Driving Global Economic Growth

 

Catering to the demand for reforming the global governance system, the BRI adopts a more open and inclusive mode of international economic cooperation, blazes a new trail for improving global governance mechanisms, and gives impetus to global economic growth.

 

Since the launch of the program, the flow of goods between China and other BRI countries has steadily increased. The opening of China-Europe express freight train service, the growth of e-commerce, and the success of the first China International Import Expo (CIIE) have all further released the potential of trade among BRI countries. During the 2013-2018 period, the amount of trade in goods between China and its BRI partners grew from US $1.04 trillion to US $1.27 trillion, and its share in the total value of China’s foreign trade climbed from 25 percent to 27.4 percent.

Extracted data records
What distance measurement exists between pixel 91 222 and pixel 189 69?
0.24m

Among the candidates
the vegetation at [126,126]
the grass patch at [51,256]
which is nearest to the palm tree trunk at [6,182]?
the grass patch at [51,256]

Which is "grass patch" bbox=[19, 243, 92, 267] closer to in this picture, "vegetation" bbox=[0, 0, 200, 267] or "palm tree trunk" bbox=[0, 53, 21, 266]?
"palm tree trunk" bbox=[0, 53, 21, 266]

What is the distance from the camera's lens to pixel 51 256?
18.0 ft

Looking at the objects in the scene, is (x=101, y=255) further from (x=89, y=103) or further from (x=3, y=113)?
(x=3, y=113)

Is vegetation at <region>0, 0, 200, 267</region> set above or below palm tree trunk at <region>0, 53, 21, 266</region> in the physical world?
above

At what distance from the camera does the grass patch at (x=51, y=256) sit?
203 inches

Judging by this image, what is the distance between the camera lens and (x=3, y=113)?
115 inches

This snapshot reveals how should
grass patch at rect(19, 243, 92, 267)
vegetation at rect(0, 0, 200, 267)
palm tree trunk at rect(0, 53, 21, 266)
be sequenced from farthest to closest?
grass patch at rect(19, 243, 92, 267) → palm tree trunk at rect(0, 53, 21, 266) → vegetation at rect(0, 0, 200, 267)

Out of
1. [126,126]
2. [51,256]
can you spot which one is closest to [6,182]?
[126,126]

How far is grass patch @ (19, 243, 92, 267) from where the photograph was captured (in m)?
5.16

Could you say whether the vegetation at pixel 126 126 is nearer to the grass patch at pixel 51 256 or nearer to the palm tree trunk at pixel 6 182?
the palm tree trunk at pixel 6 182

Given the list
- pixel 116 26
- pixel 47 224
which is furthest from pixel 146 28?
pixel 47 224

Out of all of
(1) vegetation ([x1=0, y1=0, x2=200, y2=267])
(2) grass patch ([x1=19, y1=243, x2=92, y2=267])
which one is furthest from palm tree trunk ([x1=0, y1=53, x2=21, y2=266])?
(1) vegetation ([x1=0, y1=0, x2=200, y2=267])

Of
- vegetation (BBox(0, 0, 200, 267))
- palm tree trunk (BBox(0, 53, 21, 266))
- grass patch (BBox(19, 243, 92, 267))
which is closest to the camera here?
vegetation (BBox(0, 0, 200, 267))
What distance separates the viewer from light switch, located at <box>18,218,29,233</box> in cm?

■ To be done:
• A. Could you print the part of the passage on BRI-driven economic growth that begins at the words "Catering to the" and stops after "global economic growth."?
• B. Answer these questions from the passage on BRI-driven economic growth:
(i) What mode of international economic cooperation does the BRI adopt?
(ii) Which event is described as the first of its kind to succeed?
(iii) What share of the total value of China's foreign trade did trade with BRI partners reach by 2018?
• C. Can you pick up the passage on BRI-driven economic growth right after its last sentence and keep it going?
These records were drawn from a different source.

■ Answers below:
• A.
Catering to the demand for reforming the global governance system, the BRI adopts a more open and inclusive mode of international economic cooperation, blazes a new trail for improving global governance mechanisms, and gives impetus to global economic growth.

• B.
(i) A more open and inclusive mode.
(ii) The first China International Import Expo (CIIE).
(iii) 27.4 percent.

• C.
Vietnam and Egypt are two typical examples. The UN’s statistics show that from 2013 to 2017, Vietnam’s commodity exports to China registered an average annual growth of 28 percent, more than doubling its overall yearly export growth (13 percent). In the case of Egypt, its sales to China increased at an annual rate of 5 percent, bucking the trend of negative growth in its overall exports during the period. As a result, China’s contribution to the two countries’ foreign trade expanded by 6.5 percent and 0.7 percent respectively. During the same period, Vietnam’s annual GDP growth was 6.5 percent on average, and per capita GDP enjoyed a growth of US $341. In Egypt, the GDP grew at an annual rate of 4 percent, and per capita GDP rose by US $194. All these indicators are well above the levels they were before participating the BRI, pointing to solid improvements in local people’s livelihood.

Growing trade brought about by the BRI has weaned Germany’s Ruhr region off the polluting mining industry.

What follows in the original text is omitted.